### [Document]
--*--

# Forum Home Renovation Plumbing  Using 9kg LPG instead of renting 45kg bottles?

## woodchip

Hi, Is it legal/sensible to use the 9kg BBQ gas bottles in lieu of renting the 45kg bottles from the large gas suppliers, when a 9kg is about $20, I don't know the cost of filling the 45kg??, rental is $45 per annum, I think?, cheers

----------


## ringtail

It is totally legal to do and I do it because I never got around to getting the big bottles. I'm glad I didn't get them though as I'm sure I'm in front just using 9 kg's with no bottle rental. We only have a gas stove though so a full 9 kg lasts about 5 - 6 months. Might be a different storey with gas hot water as they chew it.

----------


## wonderplumb

I worked it out to be a little cheaper to run the 45kg bottles than refill one 9kg bottle five times based on the average price of 9kg refills in my local area. There's also the convenience of not having to run off to change it as regularly as you would a 45kg.

--*--

### [Material provided]
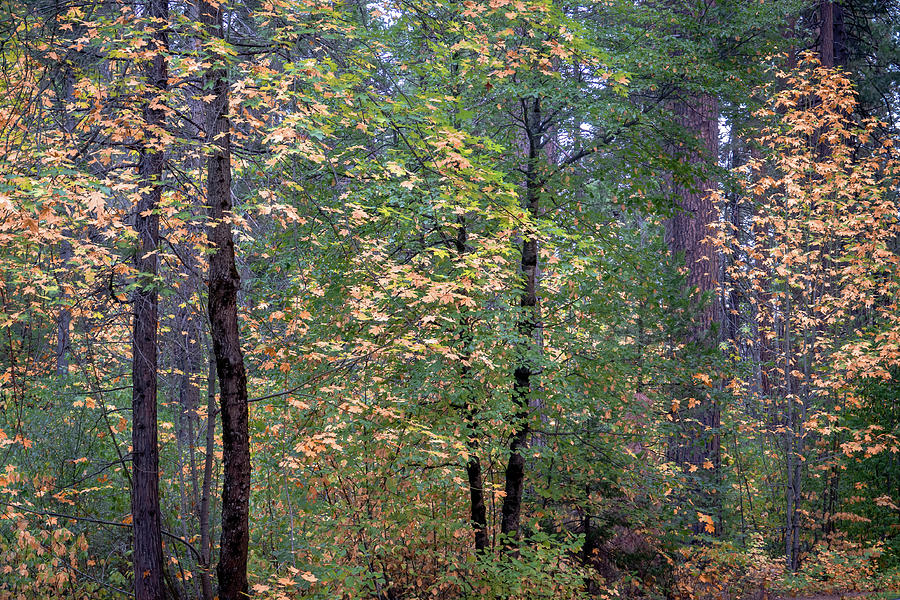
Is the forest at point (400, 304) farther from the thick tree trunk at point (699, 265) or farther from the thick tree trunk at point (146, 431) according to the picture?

--*--

### [List of tasks]
1 – List the usernames of everyone who posts in the LPG bottle thread.
2 – Reproduce the passage of the LPG bottle thread starting at "## wonderplumb" and ending at "would a 45kg.".
The lines have no connection to the LPG bottle thread.

### [Task responses]
1 – woodchip, ringtail, wonderplumb

2 –
## wonderplumb

I worked it out to be a little cheaper to run the 45kg bottles than refill one 9kg bottle five times based on the average price of 9kg refills in my local area. There's also the convenience of not having to run off to change it as regularly as you would a 45kg.